The mapping results of the proposed SFOA clearly indicate that it is more efficient than other existing nature-inspired algorithms. The results in figures and tables show the improvement in performance analysis parameters. It indicates the reduction in average network power consumption, computation time, communication cost and average network latency.

8. Conclusions

This paper presents a state-of-art nature-inspired metaheuristic algorithm, i.e., SFOA, which mainly comprises two advantages. The first advantage is high-speed convergence by strengthening the searching process used for the best sailfish group. The second advantage is robust optimization by strengthening the search space intended for the diversity of the sardine population.

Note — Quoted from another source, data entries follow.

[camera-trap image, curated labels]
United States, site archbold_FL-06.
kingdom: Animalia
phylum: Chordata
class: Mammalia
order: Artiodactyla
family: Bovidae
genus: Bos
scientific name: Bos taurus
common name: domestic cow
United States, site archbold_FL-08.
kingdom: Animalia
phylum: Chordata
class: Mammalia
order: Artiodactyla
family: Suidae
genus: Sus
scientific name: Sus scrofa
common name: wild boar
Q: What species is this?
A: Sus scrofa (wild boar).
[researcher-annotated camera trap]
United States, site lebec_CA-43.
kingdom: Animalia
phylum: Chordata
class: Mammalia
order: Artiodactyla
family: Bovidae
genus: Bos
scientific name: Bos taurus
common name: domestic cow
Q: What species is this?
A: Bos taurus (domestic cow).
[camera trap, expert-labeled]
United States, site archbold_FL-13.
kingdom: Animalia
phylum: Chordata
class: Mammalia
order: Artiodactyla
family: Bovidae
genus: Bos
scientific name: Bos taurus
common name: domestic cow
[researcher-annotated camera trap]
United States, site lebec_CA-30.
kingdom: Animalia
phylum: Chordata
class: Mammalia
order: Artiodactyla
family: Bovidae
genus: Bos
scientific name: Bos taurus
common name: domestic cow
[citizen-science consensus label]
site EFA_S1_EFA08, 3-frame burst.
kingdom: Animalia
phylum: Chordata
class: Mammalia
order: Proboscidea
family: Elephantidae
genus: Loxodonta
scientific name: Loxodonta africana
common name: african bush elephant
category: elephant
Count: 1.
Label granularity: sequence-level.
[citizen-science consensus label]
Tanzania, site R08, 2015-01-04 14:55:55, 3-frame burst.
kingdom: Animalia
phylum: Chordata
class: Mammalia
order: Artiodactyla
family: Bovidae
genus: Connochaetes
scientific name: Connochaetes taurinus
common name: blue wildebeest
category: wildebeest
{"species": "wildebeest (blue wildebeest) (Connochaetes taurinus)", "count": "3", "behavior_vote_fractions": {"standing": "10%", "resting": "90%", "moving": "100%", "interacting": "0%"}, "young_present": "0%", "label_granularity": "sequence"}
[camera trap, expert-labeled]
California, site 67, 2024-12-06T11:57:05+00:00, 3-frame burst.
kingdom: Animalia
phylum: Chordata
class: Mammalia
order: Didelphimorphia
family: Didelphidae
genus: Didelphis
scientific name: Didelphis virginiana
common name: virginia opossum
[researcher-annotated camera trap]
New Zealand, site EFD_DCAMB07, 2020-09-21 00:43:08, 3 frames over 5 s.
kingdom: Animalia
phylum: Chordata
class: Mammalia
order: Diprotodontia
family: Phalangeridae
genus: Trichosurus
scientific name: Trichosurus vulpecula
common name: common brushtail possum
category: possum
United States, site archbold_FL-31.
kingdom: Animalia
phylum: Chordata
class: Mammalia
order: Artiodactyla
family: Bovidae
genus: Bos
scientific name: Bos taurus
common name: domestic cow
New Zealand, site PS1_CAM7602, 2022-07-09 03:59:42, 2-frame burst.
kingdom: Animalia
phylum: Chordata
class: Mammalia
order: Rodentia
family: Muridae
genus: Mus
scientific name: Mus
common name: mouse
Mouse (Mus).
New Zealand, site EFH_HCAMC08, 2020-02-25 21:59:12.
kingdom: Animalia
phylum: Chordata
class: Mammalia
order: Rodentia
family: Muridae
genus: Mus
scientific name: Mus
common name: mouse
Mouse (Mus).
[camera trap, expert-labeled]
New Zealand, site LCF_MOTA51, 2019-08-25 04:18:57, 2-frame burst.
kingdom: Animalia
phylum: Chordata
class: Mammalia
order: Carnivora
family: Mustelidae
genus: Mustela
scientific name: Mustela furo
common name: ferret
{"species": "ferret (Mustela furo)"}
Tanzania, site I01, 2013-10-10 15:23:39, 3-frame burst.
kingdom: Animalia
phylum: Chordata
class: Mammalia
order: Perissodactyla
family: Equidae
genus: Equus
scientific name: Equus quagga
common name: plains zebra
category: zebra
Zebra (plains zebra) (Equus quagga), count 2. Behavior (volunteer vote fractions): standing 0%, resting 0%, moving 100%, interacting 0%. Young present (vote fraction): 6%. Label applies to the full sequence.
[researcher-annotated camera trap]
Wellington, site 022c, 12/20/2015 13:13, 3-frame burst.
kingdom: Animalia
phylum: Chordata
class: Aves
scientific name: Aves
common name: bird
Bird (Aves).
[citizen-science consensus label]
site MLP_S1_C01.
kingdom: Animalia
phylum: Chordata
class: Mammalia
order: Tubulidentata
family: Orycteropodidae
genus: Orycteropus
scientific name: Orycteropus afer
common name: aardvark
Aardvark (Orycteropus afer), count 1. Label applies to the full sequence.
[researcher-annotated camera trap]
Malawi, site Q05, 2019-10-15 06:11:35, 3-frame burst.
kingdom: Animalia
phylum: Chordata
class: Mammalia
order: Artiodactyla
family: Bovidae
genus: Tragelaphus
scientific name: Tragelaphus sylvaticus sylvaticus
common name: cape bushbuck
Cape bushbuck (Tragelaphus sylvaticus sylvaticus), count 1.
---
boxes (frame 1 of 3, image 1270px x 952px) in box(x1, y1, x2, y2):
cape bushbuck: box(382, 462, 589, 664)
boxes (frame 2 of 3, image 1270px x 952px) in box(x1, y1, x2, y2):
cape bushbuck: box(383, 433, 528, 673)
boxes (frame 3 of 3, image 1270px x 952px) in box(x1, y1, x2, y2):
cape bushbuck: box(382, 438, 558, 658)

SFOA is used for the optimized mapping of the application task graph on a two-dimensional NoC with mesh topology. The efficiency of the proposed approach was assessed based on the results of the performance analysis parameters for six standard NoC benchmarks. The evaluation of the proposed SFOA proficiency was done via multiple experiments on alternative heuristic algorithms such as ACO, PSO, SA, GA, BA and CSO. The results shown in the previous section indicate that the average improvement of power minimization of the proposed algorithm SFOA is 3.63%, 23.7%, 18.70%, 22.14%, 27.25%, 18.66%, 12.08% and 4.73% over ILP, ACO, PSO, SAT, SA, GA, BA and CSO, respectively. In contrast to other existing mapping techniques, the proposed SFOA takes 69% less computation time. It is evident from the average network latency graphs that SFOA outperformed PSO, GA, BA and CSO for two distinct standards of traffic patterns for NoC by 11.23%, 16.40%, 8.65% and 4.42% for uniform random traffic patterns and 24.06%, 25.45%, 13.89% and 5.82% for tornado traffic patterns, respectively. The experiments results reveal that SFOA outperformed other nature-inspired algorithms to minimize power consumption, computation time, communication cost and latency. Moreover, this work can be continued in various ways, e.g., some hybrid algorithms can be introduced to reduce computation time further. This algorithm can also be implemented on 2D and 3D NoC architectures with different topologies.